Confieso que la proliferación de mensajes de arcoíris al comienzo de esta pandemia siempre me ha causado una cierta confusión. No porque sospeche de la buena fe de la gente que un espíritu optimista es importante para superar esta crisis. Como persona positiva, sigo pensando que el camino es para adelante. Sin embargo, y al no querer hacer de este un texto pesimista, porque no está en el centro de mi escritura hacerlo, parece pertinente reflexionar sobre “todo volverá a estar bien ".

Ayer fui a comprar, intentamos, acá en casa, evitar grandes tiendas y elegir, siempre que sea posible, pequeñas tiendas. En la puerta de una carnicería en una buena zona de la ciudad en la que vivo había una joven, bastante joven con un cartel que decía que pedía ayuda para sus 4 hijos, dinero o comida. Durante el tiempo que permanecí en el lugar, observé a tantas personas que observé tantas personas que por allí pasaron, pero ninguna de ellas se acercó, ni siquiera la miraron. 

El intento de volver a la normalidad también me ha demostrado algunos ejemplos desafortunados de todo no volverá a estar bien. No es exactamente la preocupación por el virus: está ahí para durar y obviamente soy consciente de los comportamientos que debemos adoptar como comunidad. Lo que me preocupa, por cierto y siempre me ha preocupado, son las promesas "vamos a pintar el mundo perfecto después de que todo pase". La humanidad tuvo que despertar, pero no despertó ... 

El universo rosado del que hablaban los mensajes no existe, ni siquiera en nuestras cabezas. Lo que ha estado circulando, y en que las redes sociales son un campo fértil, es que, mágicamente, todos nos tomaremos de la mano (en la distancia, debido a la distancia social, obviamente) y encontraremos un planeta completamente nuevo. 

Pero no es nada de eso. Todavía queremos mirar nuestro ombligo, envolvernos en peleas de gallos "si él lo tiene, ¡yo también lo quiero!" y cosas así. La avaricia en todos los contextos y nuestros niños ven todo esto, pensando que estos son los valores esenciales: el precio a pagar es que mañana estarán a cargo de un mundo cada vez más desigual. 

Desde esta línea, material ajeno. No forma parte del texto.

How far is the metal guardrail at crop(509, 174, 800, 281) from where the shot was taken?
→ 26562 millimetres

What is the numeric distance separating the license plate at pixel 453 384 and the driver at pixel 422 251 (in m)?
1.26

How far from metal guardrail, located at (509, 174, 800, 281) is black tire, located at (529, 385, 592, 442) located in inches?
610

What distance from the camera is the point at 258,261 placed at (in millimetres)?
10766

Bueno ... ¡pero no estará bien porque a muchos de nosotros ya no nos iba bien, lejos de eso! Algunos de los que proclaman "todo irá bien" son, en ciertos casos, los que menos sufrieron durante este período, y quizá los que acumularon más quejas en su cómodo sofá, sin mirar a un costado para ver si el vecino necesita ayuda. No tiene que ser dinero o comida, puede ser una palabra, una mirada. Demonstrar que sabemos que él está allí. 

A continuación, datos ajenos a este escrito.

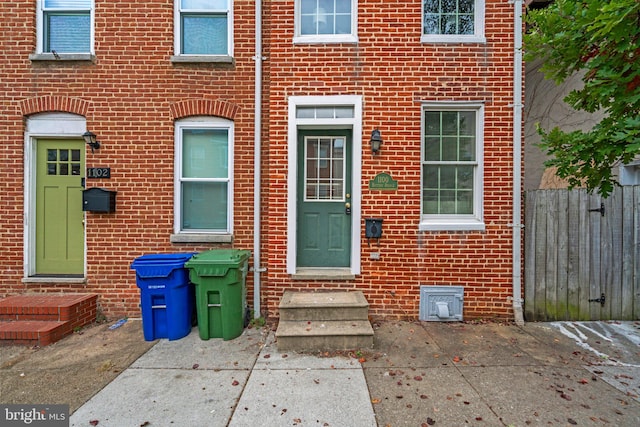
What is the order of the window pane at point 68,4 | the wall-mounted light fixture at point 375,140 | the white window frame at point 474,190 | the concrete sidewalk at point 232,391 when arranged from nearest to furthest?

Si tienes la suerte de vivir en un lugar donde sus vecinos no necesitan ayuda, mirá la televisión. Pero no esas historias de caca que solo tenemos que tragar sin masticar. No ... es bueno digerir algunas noticias en lugares del mundo donde las personas ni siquiera pueden pensar en los virus porque no tienen agua ni alimentos. Y para esas personas ¿cuándo estará todo bien? Las personas que viven precariamente, ¿alguna vez estarán bien? 

Sigo siendo una soñadora como dijo John Lennon, "Soy un soñador, pero no soy el único". Creo, desde el fondo de mi corazón, que todos podemos hacer algo para cambiar este mundo. Tal vez no va a estar todo bien, de un momento a otro; en realidad, vamos a pasar un mal momento. Pero si hago un poquito aquí y tú haces un poquito allá, puede hacer la diferencia. 

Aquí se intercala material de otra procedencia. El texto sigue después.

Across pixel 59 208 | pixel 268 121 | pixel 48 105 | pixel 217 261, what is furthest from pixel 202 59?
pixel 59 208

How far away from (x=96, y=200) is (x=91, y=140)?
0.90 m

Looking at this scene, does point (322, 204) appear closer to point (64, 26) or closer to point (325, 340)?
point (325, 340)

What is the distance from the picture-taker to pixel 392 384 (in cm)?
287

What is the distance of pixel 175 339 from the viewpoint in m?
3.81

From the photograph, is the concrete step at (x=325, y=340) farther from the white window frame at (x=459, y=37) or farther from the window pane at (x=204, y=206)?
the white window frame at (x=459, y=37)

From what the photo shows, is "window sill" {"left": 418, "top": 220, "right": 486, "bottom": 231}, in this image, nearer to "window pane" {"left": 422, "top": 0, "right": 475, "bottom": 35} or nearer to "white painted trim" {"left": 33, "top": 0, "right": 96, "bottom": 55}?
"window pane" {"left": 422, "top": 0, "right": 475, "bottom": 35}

Comenzando por ser más tolerantes y agradecidos por lo que ya tenemos, que es mucho. Perder un poco de tiempo y mirarse el uno al otro, de verdad. Termino con este maravilloso extracto de una historia corta de Mia Couto en el contexto de una tormenta trágica en Mozambique, hace 20 años: 

“Un anciano llamado Josias se deja llevar por la inundación de un río. Cuando vienen a salvarlo, se niega a subir al bote. Y él pregunta: ¿me van a salvar de la muerte? ¿Y entonces quiénes me salvarán de la vida?